Mincot ignored the bad Beatles imitation and looked at her notes.  “Umm, Trio?”


“DON’T call us that!” they snapped, in perfect three-part harmony.


Mincot nodded.  “Well, whatever collective noun you choose, you have to tell me what is left for a sixth-year fic?”  She showed them her paper, with every line crossed out.  Mincot-the-cat came in again, leaped lightly onto the desk (alliteration being all-important for satisfying the inner fangurl) and sat on the legal pad.


“Something original?” Harry suggested sarcastically.


“Something that has description and conversation mixed in—that isn’t just line after line of dialogue?  I mean, we can hardly keep it straight—how can you?”


Hermione looked puzzled.  “Umm, which one of us was just speaking?”


Mincot-the-person had been stroking Mincot-the-cat, and hadn’t noticed.  In the end, they decided that it must have been Bella (because of course Ron couldn’t say anything smart unless it was Heartfelt Wisdom …) 


“Besides, everything’s borrowed,” Mincot said sourly.  “You should know that.  All writers are in an ongoing dialogue with other stories, with their own time period … intertextuality rules and that’s the way it should be.”


“You’re sounding like Hermione,” the boys chorused.


“Well, and what of it?” Mincot said right back.


The conversation continued on, but they came to no conclusion.  At great length, Harry (who had lost his voice by then) realized that he was needed somewhere else.  “Don’t you hear those keys clicking?” he rasped at the others.  Even his voice sounded tired.  The Tri-- sorry, the primary characters couldn’t Disapparate, because, war or no war, they were underage.  Finally, they just faded away, in the way of would-be-real fictional characters or Dickensian spirits.  At least Scrooge had had to deal with only one Spirit at a time, Mincot thought. 


Mincot-the-person shook her head, bemused, and looked down at her legal pad.  One perfectly entertaining sixth-year fic, completely shot down.  She’d have to start over.  Meanwhile, Bella had come up to Mincot-the-cat, and was washing Mincot-the-cat’s ears.  Mincot-the-person sat back to watch—voluntary ear washing usually became forcible ear-washing, and that led to scuffling, and then to a fully fledged feline wrestling match.

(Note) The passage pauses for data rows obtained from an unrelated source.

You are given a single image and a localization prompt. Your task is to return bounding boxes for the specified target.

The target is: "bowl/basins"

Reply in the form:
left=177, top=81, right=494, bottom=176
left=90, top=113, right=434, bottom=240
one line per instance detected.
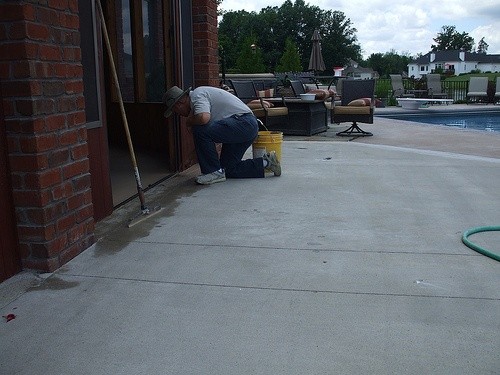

She found herself wondering if Harry could learn Muggle wrestling techniques as part of his extra training.


She heard a loud pop!, and looked up.  A scrap of parchment had appeared in mid-air over her desk and was floating down toward her.  She opened it, and saw the words “been there, done that” in handwriting that somehow (magically! She thought) conveyed utter boredom.  Okay.  Scrap the jujitsu / tae kwon do approach.  Was there anything left even for JKR to write? she wondered.


Finally she yanked the pages from her legal pad and fed them to her shredder.  They would make great packing material.  Then she opened yet another beer and happily began scribbling down the record of the last two hours’ worth of conversation, thinking that she might have to graduate to gin if the Marauders showed up.


Bella chirped at her and insisted that she sit in Mincot-the-person’s lap.  Any typos in this transcription are all her fault. It couldn’t possibly be the Shiner.